Exercise requirements:
In the records below, tally each line that contains the word "trap" and give the total only.

Entries provided:
──────────
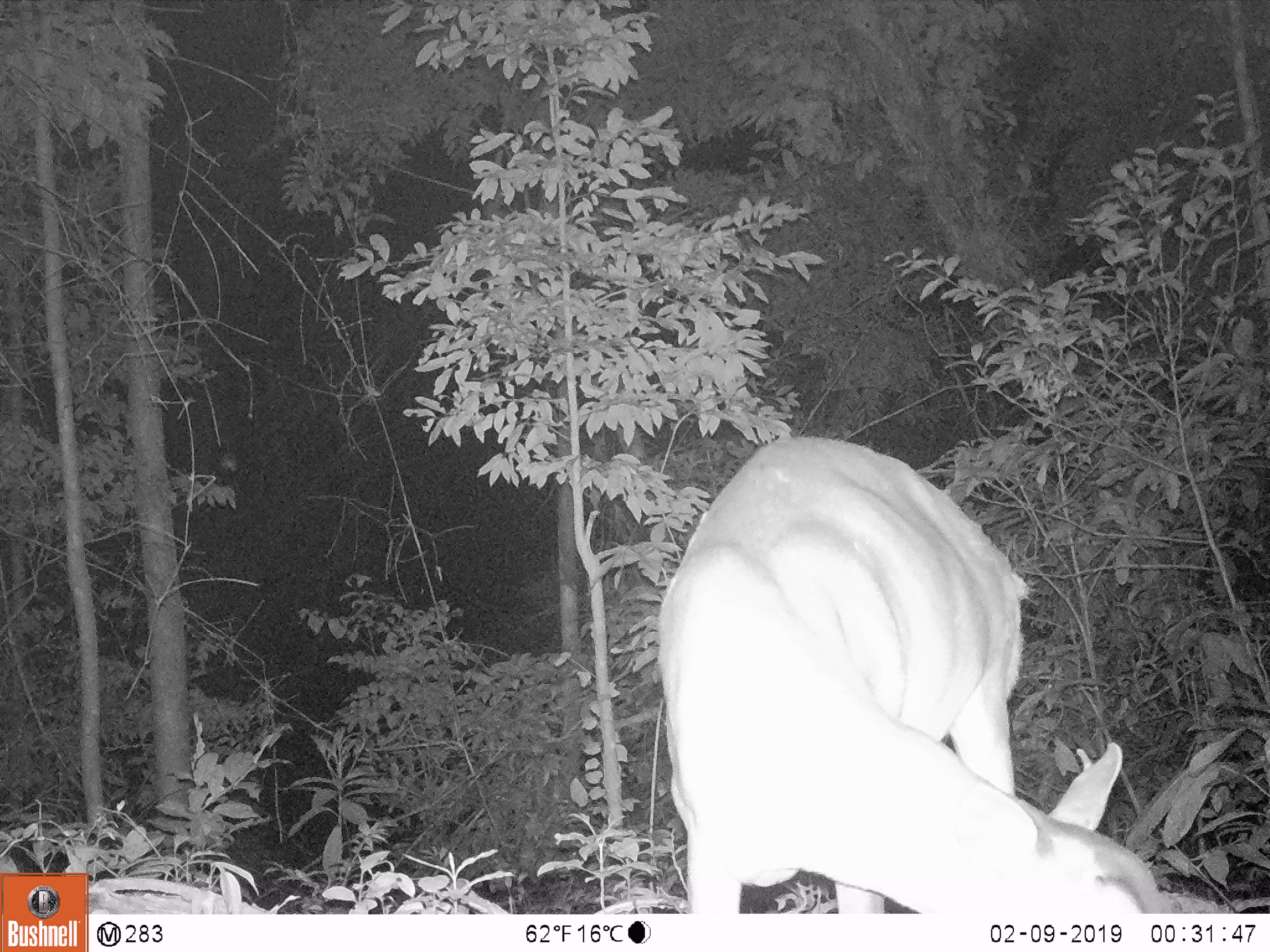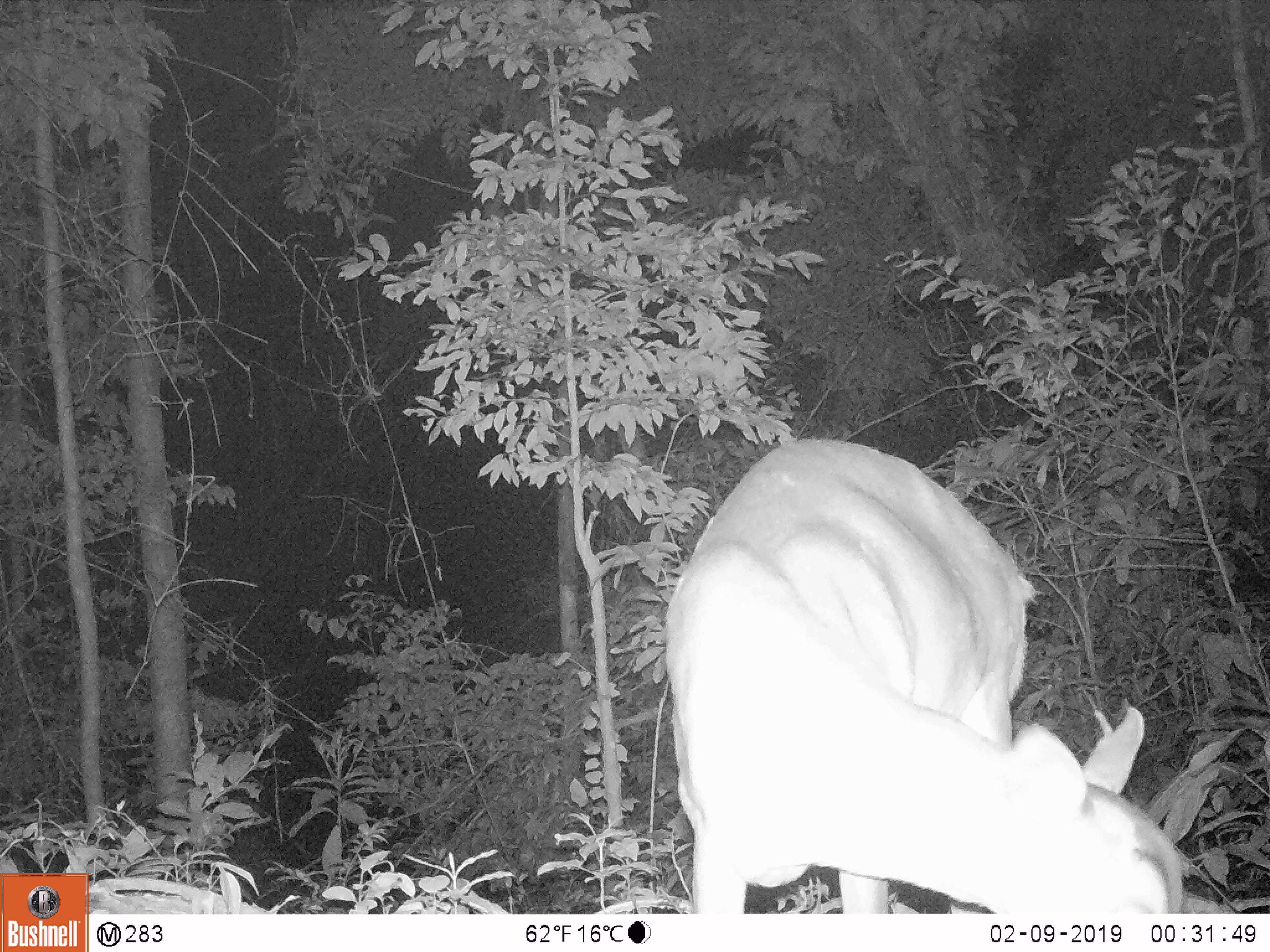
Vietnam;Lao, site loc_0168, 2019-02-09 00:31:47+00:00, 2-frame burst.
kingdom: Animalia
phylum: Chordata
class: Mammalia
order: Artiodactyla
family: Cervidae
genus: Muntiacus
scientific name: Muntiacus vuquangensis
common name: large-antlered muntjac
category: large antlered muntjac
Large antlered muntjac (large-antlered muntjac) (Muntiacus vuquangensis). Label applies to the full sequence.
──────────
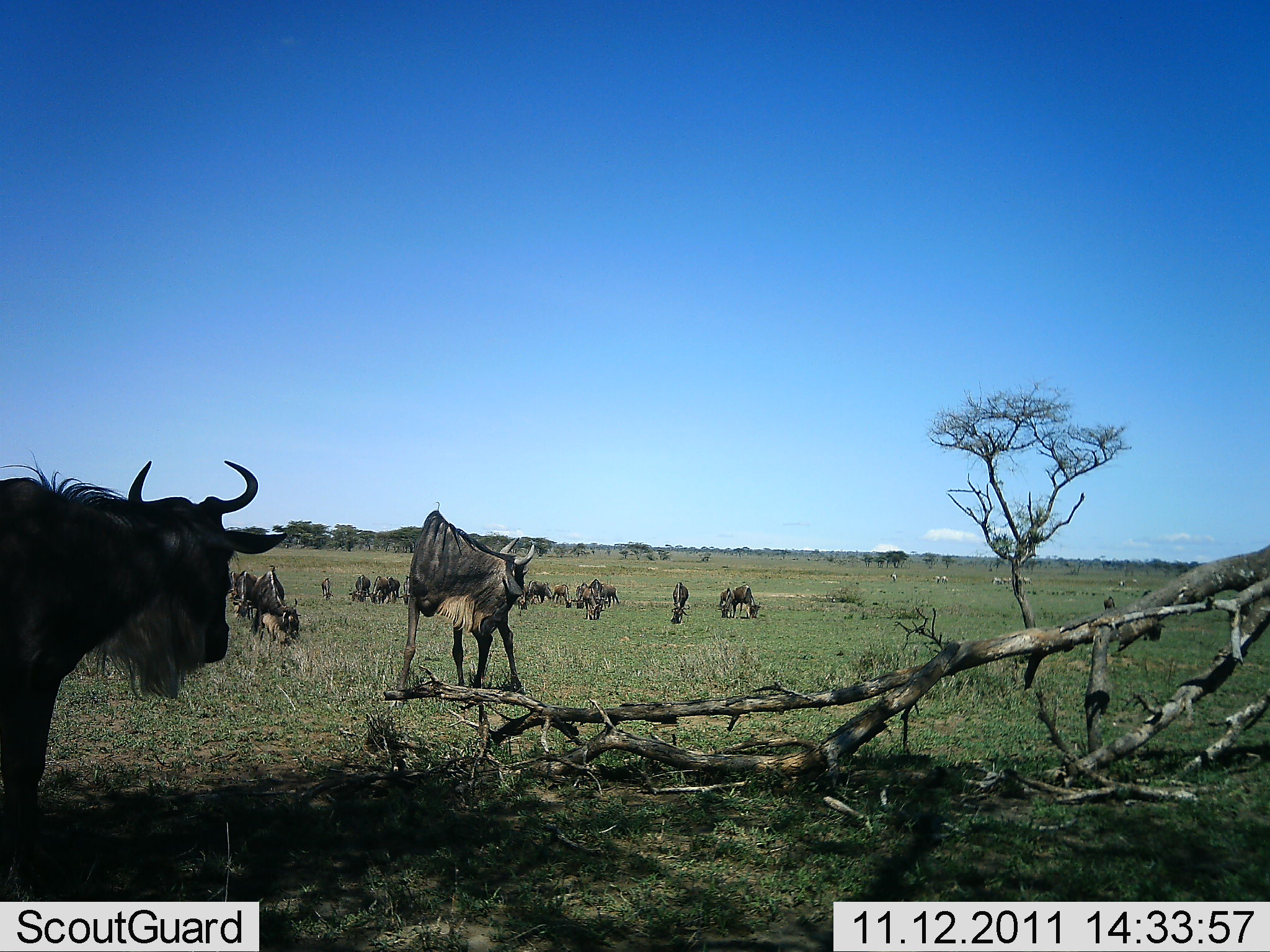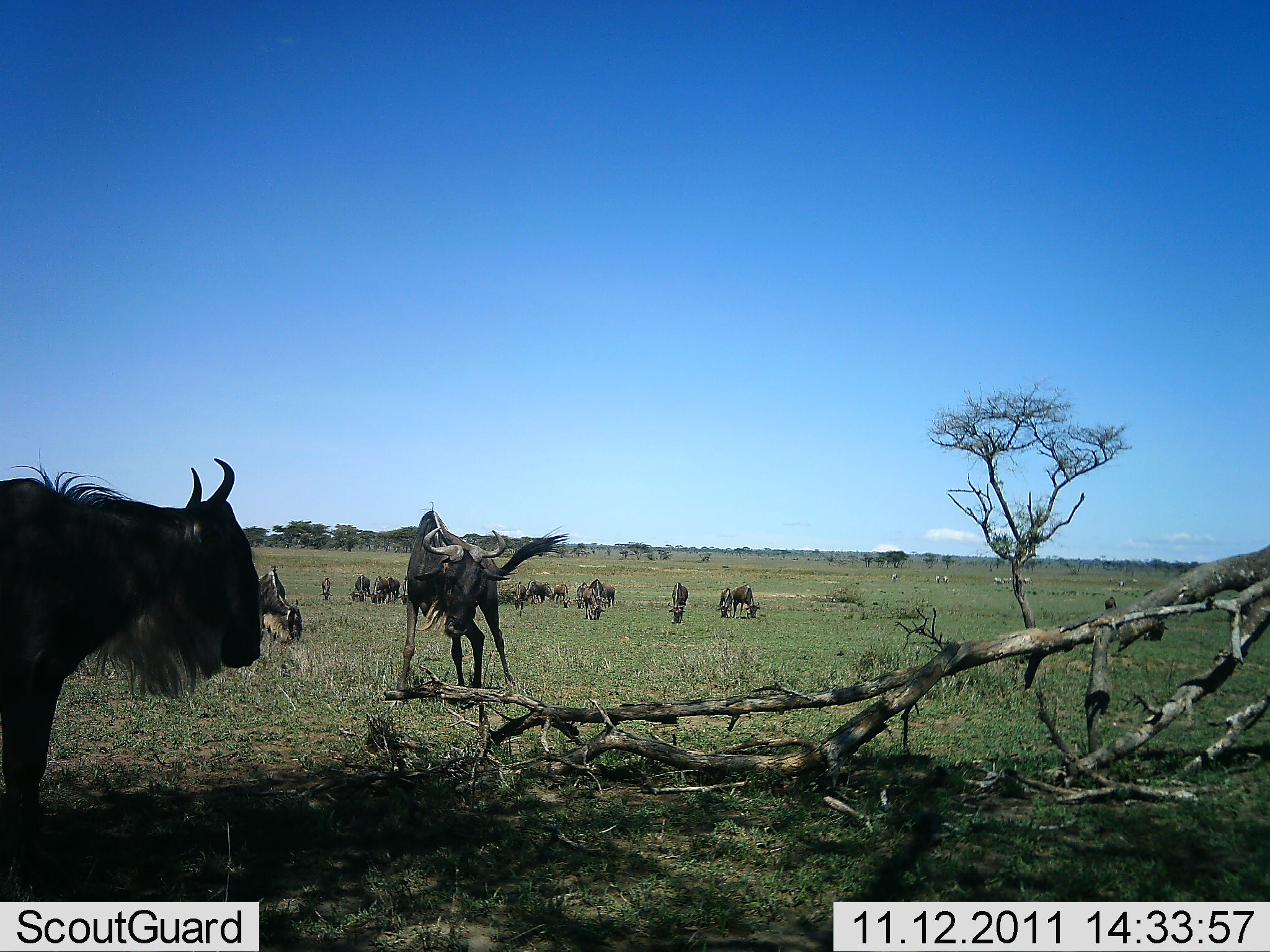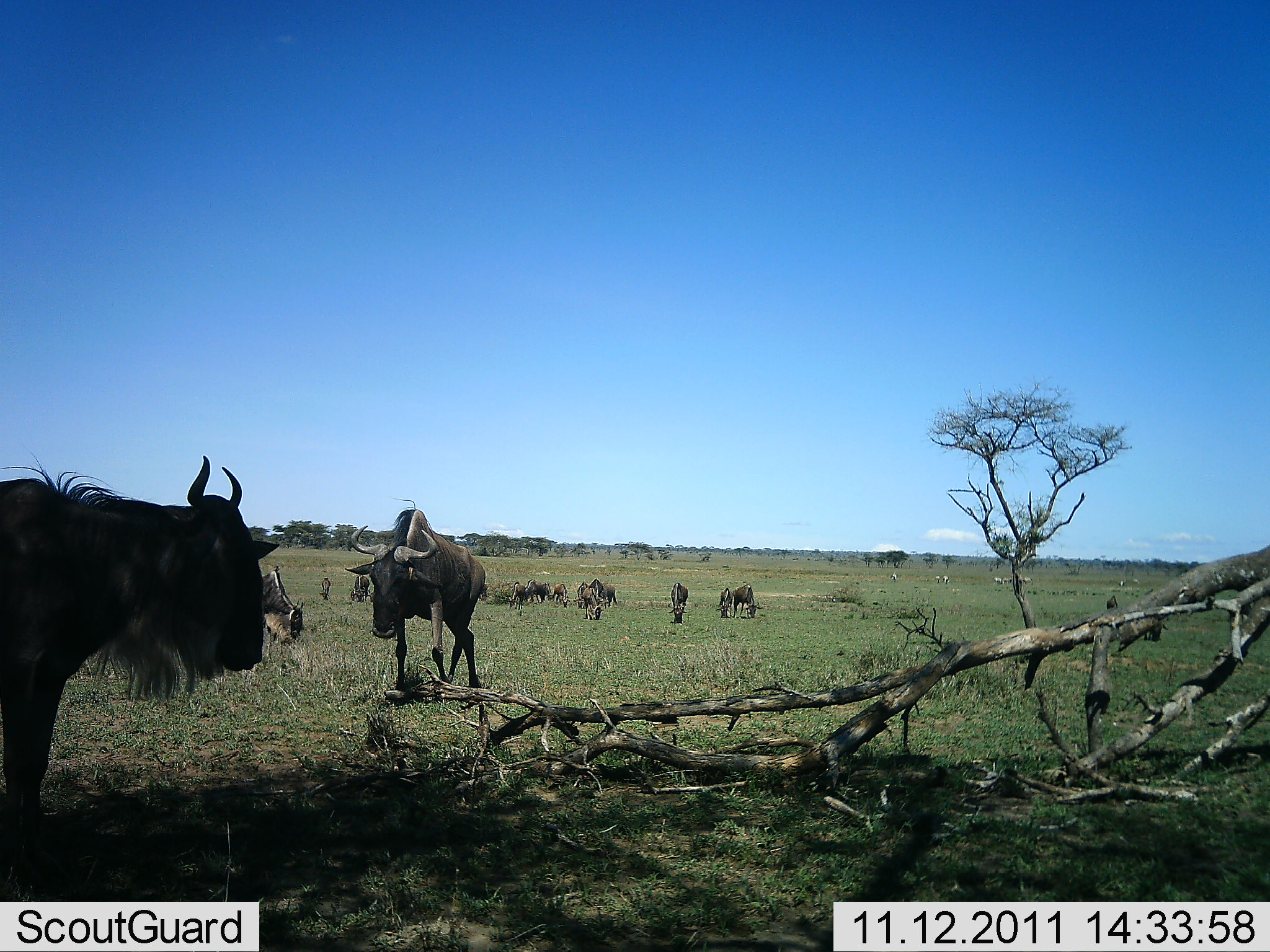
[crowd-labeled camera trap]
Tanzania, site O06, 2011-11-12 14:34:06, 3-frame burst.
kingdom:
──────────
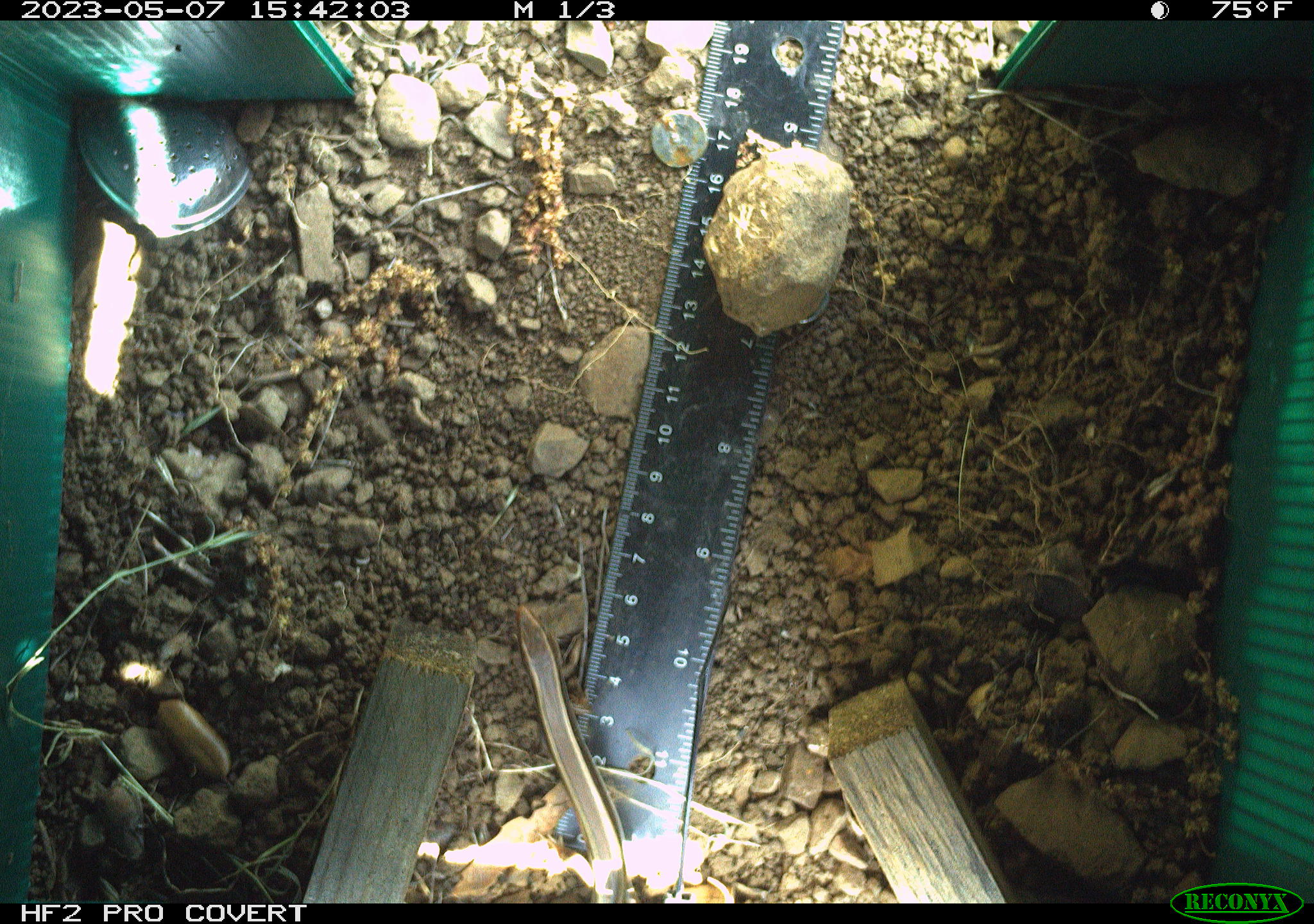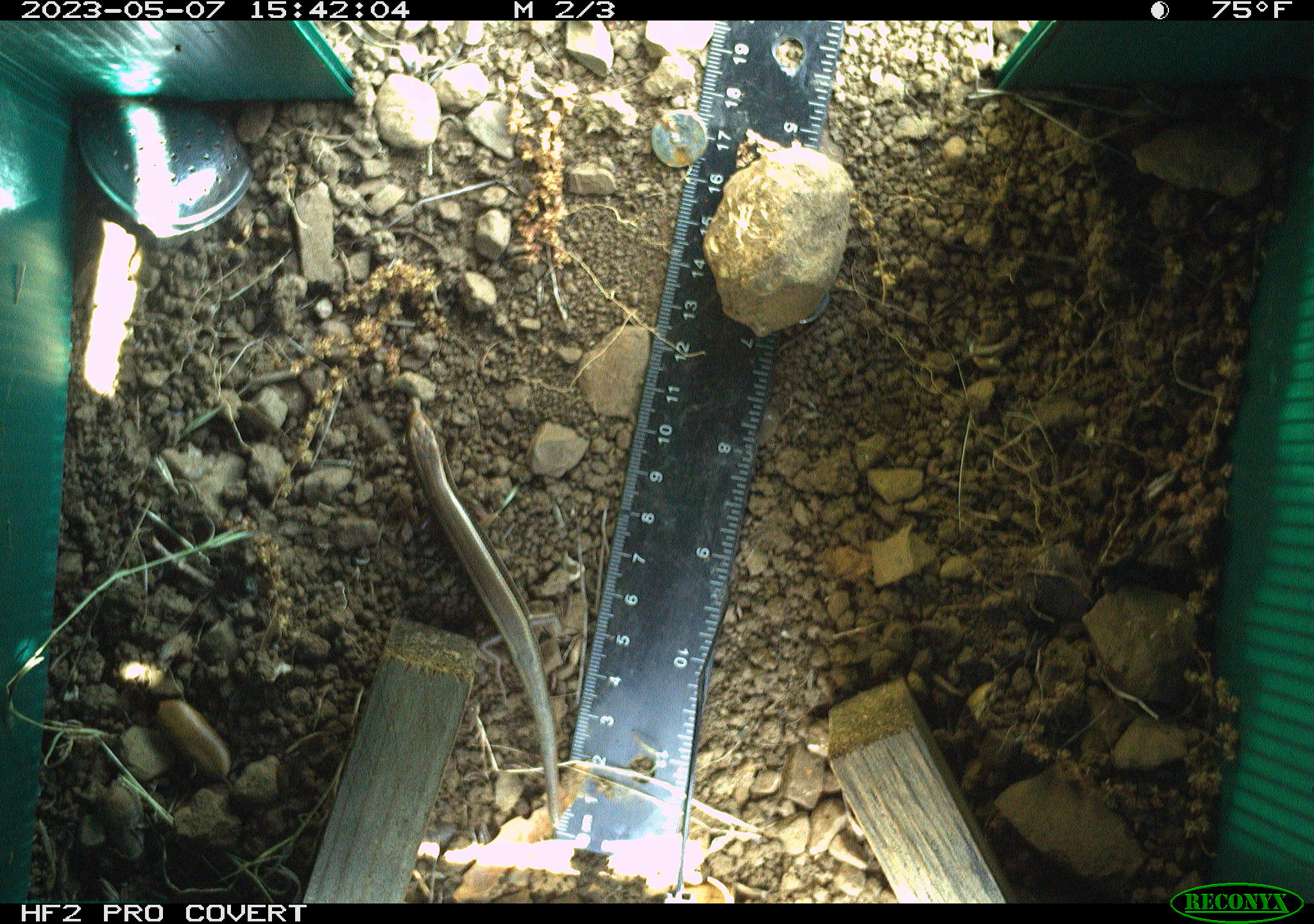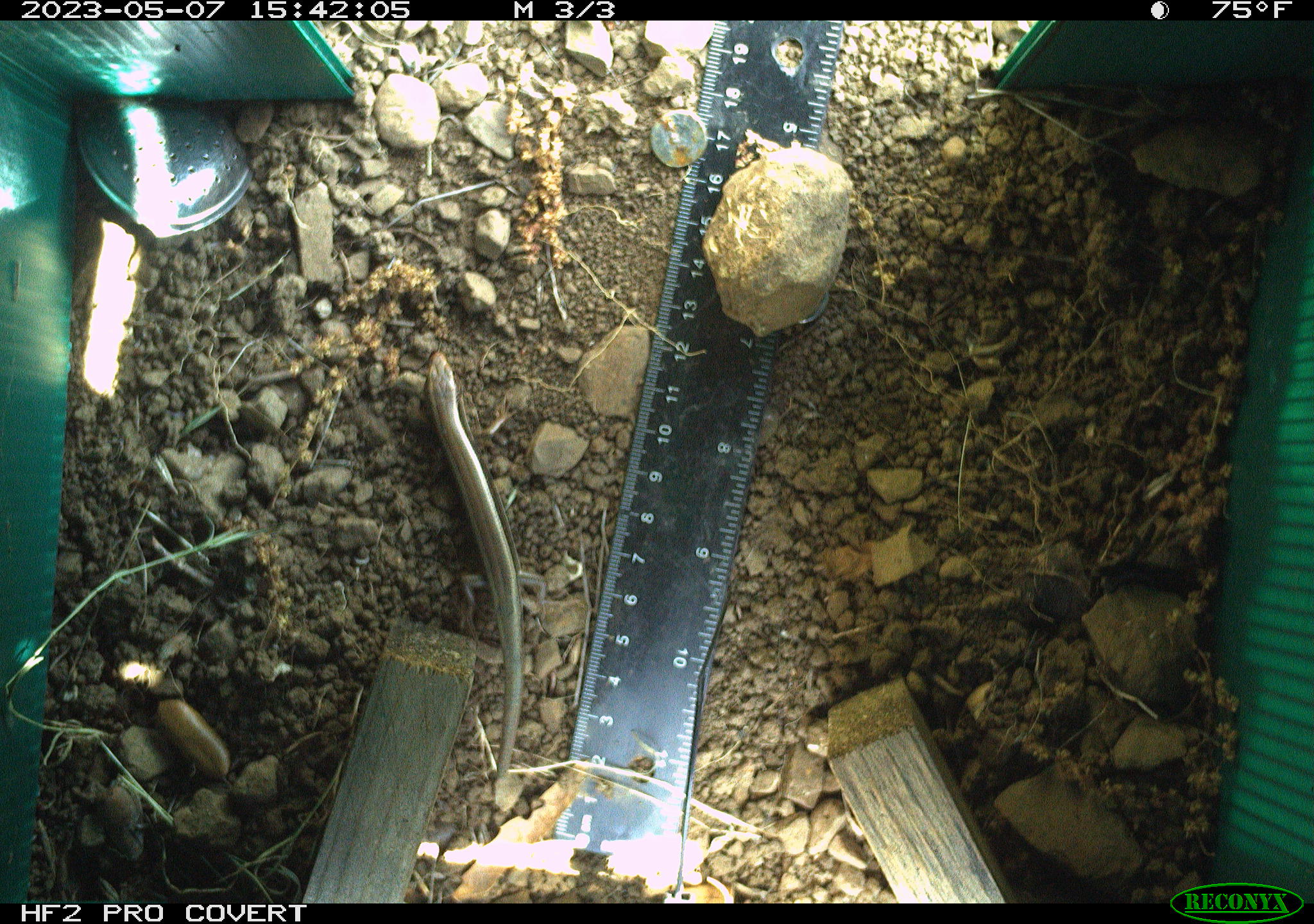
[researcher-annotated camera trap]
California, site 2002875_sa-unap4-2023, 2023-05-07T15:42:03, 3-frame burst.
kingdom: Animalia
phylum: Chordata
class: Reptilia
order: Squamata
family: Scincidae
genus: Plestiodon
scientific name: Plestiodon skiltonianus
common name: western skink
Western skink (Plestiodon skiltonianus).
──────────
Worked solution:
2